まぁでも、それならクロに任せてもいいだろう。
「わかった、クロに案内を頼むよ。ニーナをよろしく」
「ニャ」
「イツキ行ってくる。クロ先輩、よろしくね」
ニーナはクロの後に続き、山へと向かって行った。
さて、いきなり暇になってしまった。どうしよう。
家で待っているか?それなら夕食の用意でもするか。そういえば食材が切れそうだったのを思い出す。食べ盛りが一人増えたことだし、今のうちに買い出しに出る事にしよう。

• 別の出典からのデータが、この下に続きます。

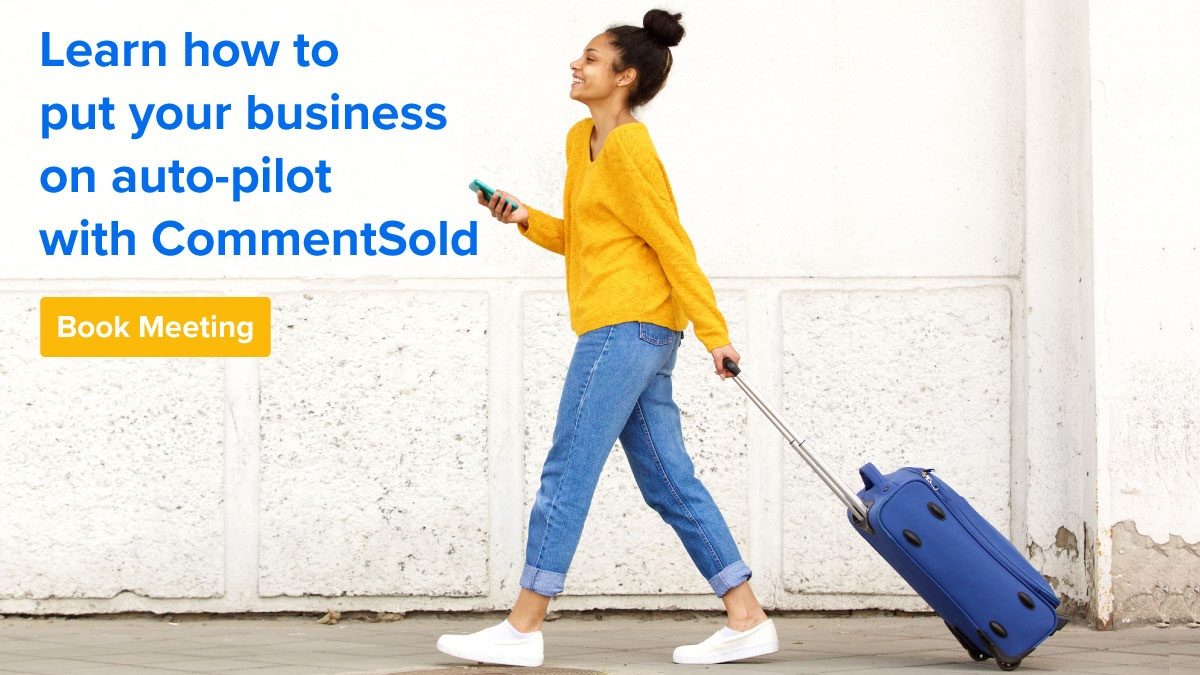 Learn how to put your business on auto-pilot with CommentSold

近所、といっても家から車で30分以上の場所にある野菜販売所へ来たイツキ。この辺りで唯一のお店ということもあり、他にも客がいて賑わっていた。この店には野菜以外の物も揃っている。市街地まで出なくても、大抵のものはここで手に入る。出不精のイツキにとってありがたい場所だった。
「あら、イツキ君じゃない」
「こんにちは」
イツキはもう何度もここを来ているので、この辺りの住人とはすっかり顔馴染みになっていた。イツキは別にコミュ障ではない。当たり障りない世間話くらいはできる。世間話をする中、気になる話を聞く。

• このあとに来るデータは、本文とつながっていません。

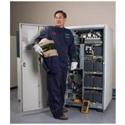 Apc WSTRTUP-G3-15 - Servicio De Puesta En Marcha De (1) Galaxy 3000 10-15 Ups Kva - Tipología: Intervención Té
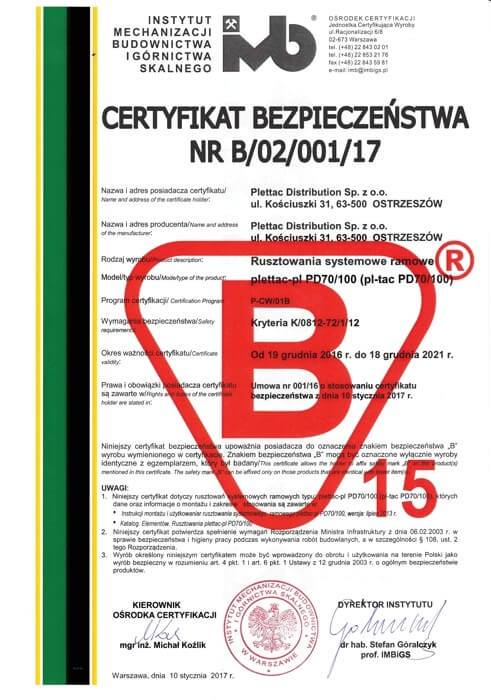 plettac distribution - certyfikat bezpieczeństwa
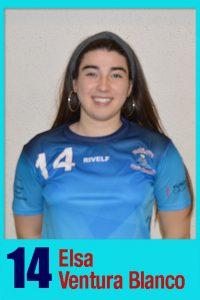 Juvenil 14 Elsa Ventura Blanco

「ねぇ知ってる?最近、○○さんの山でサルが現れたらしいのよ」
この近辺に最近、サルが現れたという。元々サルはこの辺りには住んでいないはずだ。きっとどこからか流れてきたのだろう。サルが出た山の住人が困っているという話だ。イノシシとまた対処が違うようで大変らしい。
「その話、詳しく聞いてもいいですか」
イノシシが上手くいったことだし、サルもダンジョンにぶち込めないだろうか。そう考えたイツキは、サルについて情報を集めることにした。
夕方になり、クロとニーナが戻ってくる。
「あー楽しかった」
ニーナはニコニコで帰ってきた。どうやら大満足のようだ。
「ニャ」
クロも満足そうにしている。きっとニーナに自分のお気に入りの場所でも教えたのだろう。仲良くやれているようで何よりだ。
ここら一帯の山はイツキの所有の土地なので、ニーナは好きに動き回れる。人も来ることはないし、きっと気兼ねなく過ごせることだろう。山もダンジョンと同じく気に入ってもらえたようで良かった。今まで窮屈な思いをしていた分、ここでは楽しく過ごして欲しいとイツキは思っていた。
それから数日後。
ダンジョンでの仕事にすっかり慣れたニーナはイツキがいなくても問題なさそうだ。ニーナにダンジョンを任せ、イツキは外出する。
向かった先はサルが出たという山だった。